Cape Sharp Tidal exports first power to Nova Scotia grid

OpenHydro 2MW turbine during deployment (Photo: Cape Sharp Tidal)

Cape Sharp Tidal has connected North America’s most powerful tidal turbine, an OpenHydro 2MW, to Nova Scotia’s power grid.

The first, out of two planned turbines for the project, is now producing enough energy to power 500 Nova Scotia homes.

The entire turbine system, including all monitors and communications links, is being thoroughly tested, prior to being fully commissioned in a number of weeks, Cape Sharp Tidal informed.

The electrical conversion system has been validated by the Canadian Standards Association which ensures the open-center turbine power export is compliant with the Canadian grid.

Michel Samson, Nova Scotia’s Minister of Energy, said: “This is a proud, and historic moment in Nova Scotia’s global leadership in the responsible development of a new and renewable energy source. As we make the first in-stream tidal energy connection to the Canadian grid, we are ushering in a new era in marine renewable energy and taking an unprecedented step toward a lower carbon future.”

A joint venture between Emera and OpenHydro, Cape Sharp Tidal, deployed the turbine at the Fundy Ocean Research Center for Energy (FORCE) site in the Bay of Fundy on November 7.

Twenty-four hours after deployment, the project’s marine operations team connected the turbine’s subsea cable with the FORCE subsea cable, which connects to the onshore substation.

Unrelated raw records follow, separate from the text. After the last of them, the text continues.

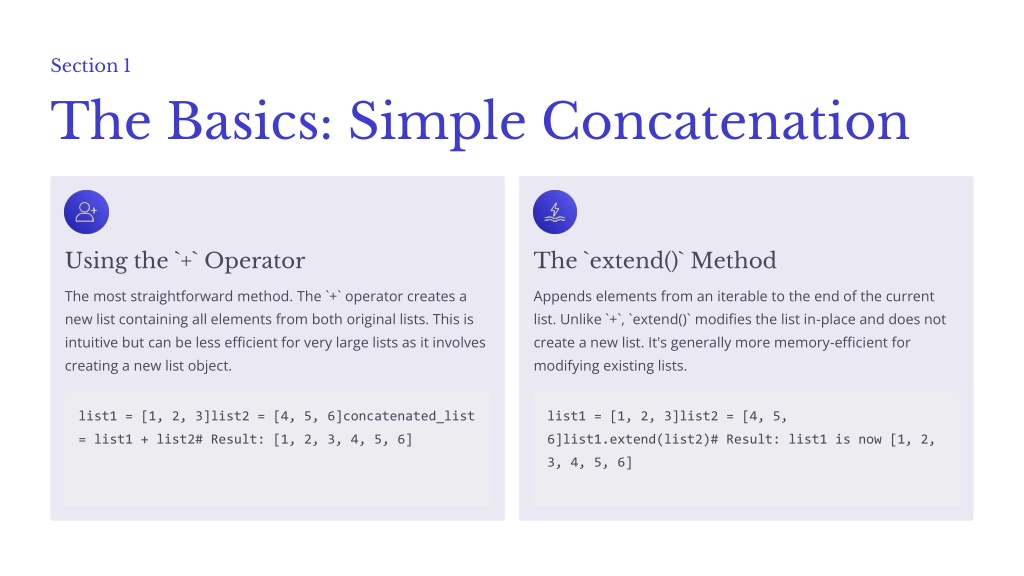 Section 1

The Basics: Simple Concatenation

Using the `+` Operator

The most straightforward method. The `+` operator creates a new list containing all elements from both original lists. This is intuitive but can be less efficient for very large lists as it involves creating a new list object.

list1 = [1, 2, 3]list2 = [4, 5, 6]concatenated_list = list1 + list2# Result: [1, 2, 3, 4, 5, 6]

The `extend()` Method

Appends elements from an iterable to the end of the current list. Unlike `+`, `extend()` modifies the list in-place and does not create a new list. It's generally more memory-efficient for modifying existing lists.

list1 = [1, 2, 3]list2 = [4, 5, 6]list1.extend(list2)# Result: list1 is now [1, 2, 3, 4, 5, 6]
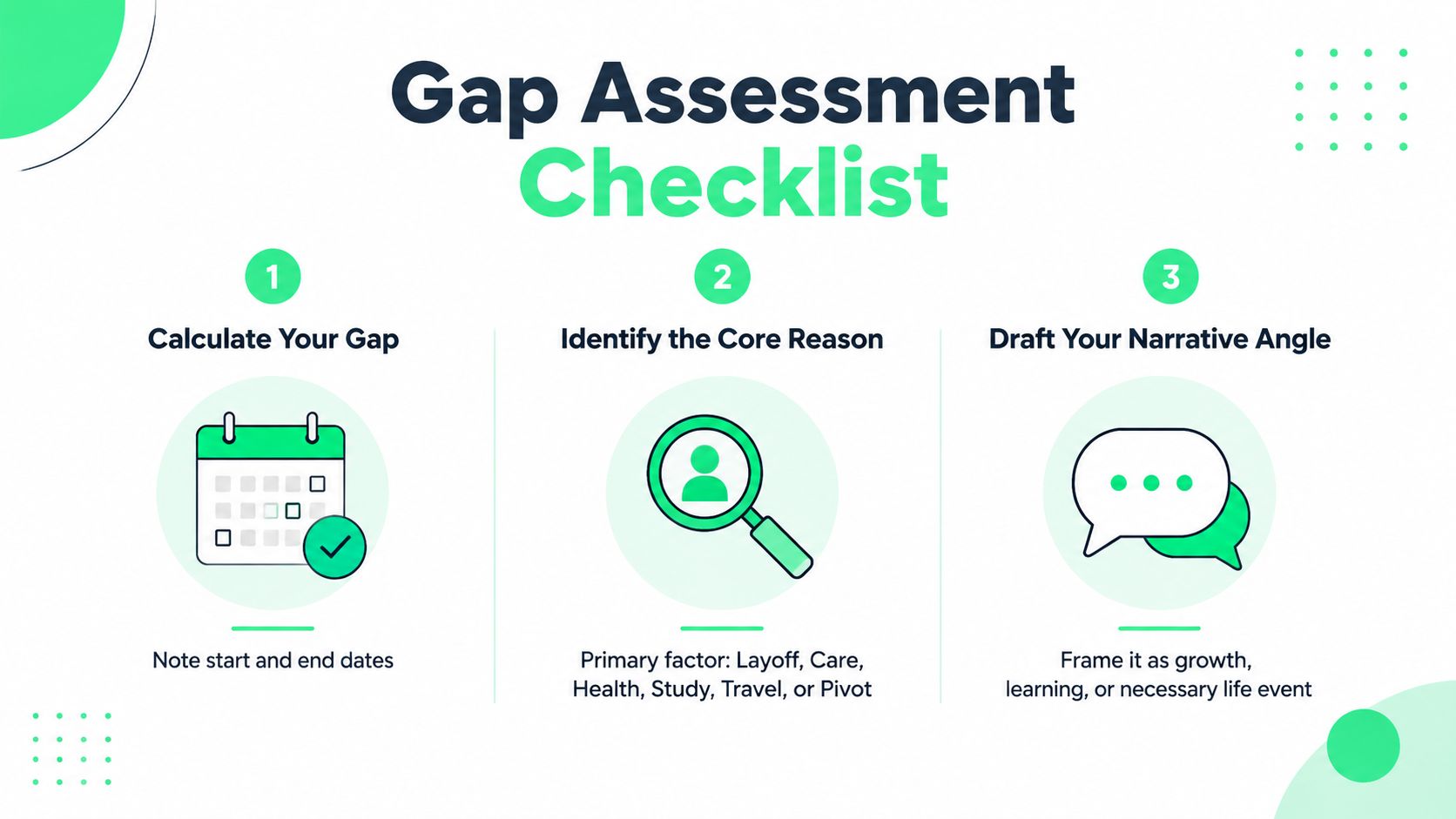 Gap Assessment
Checklist

1
Calculate Your Gap
Note start and end dates

2
Identify the Core Reason
Primary factor: Layoff, Care, Health, Study, Travel, or Pivot

3
Draft Your Narrative Angle
Frame it as growth, learning, or necessary life event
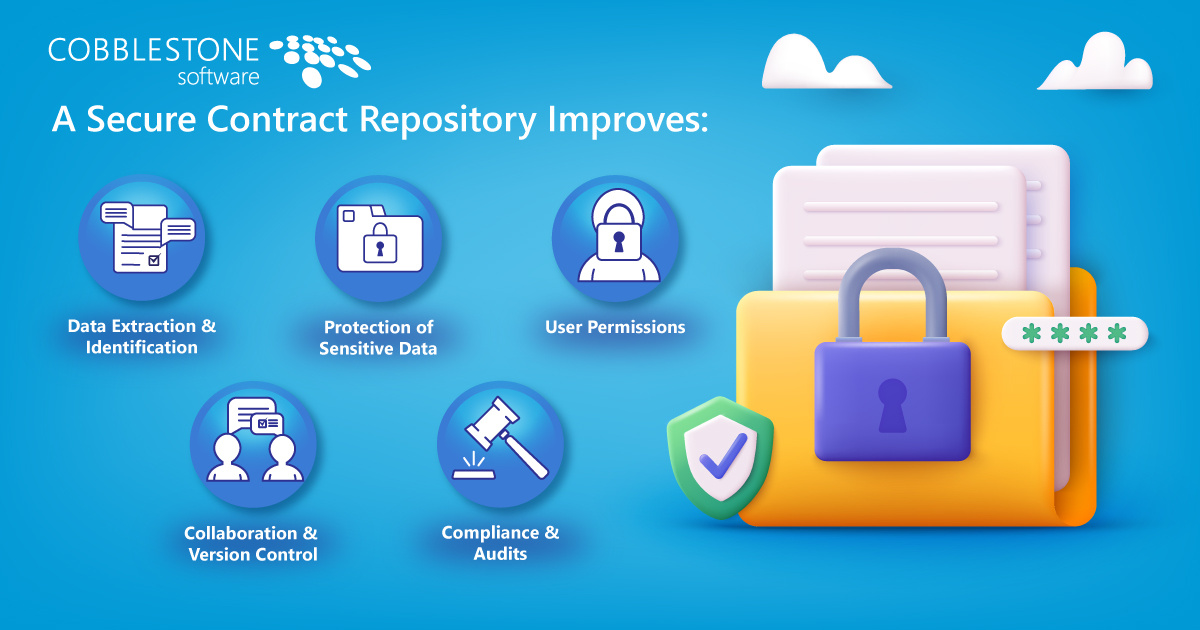 COBBLESTONE software

A Secure Contract Repository Improves:

Data Extraction & Identification

Protection of Sensitive Data

User Permissions

Collaboration & Version Control

Compliance & Audits

****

Thierry Kalanquin, Chairman of OpenHydro and Senior Vice President, Energy and Marine Infrastructure at DCNS, said: “The successful delivery of this turbine, the most powerful in north America, also represents a significant milestone for the global tidal industry. When it is joined by a second device in 2017, Cape Sharp Tidal will be one of the largest generating, in-stream tidal energy arrays anywhere in the world. The project is providing us with unique insights into what is required to build commercial scale arrays.”

The second turbine is planned for deployment in 2017, and according to Cape Sharp Tidal, the completed 4MW demonstration project will displace the need to burn about 2,000 tonnes of coal, and eliminate 6,000 tonnes of greenhouse gas (GHG) Co2 emissions.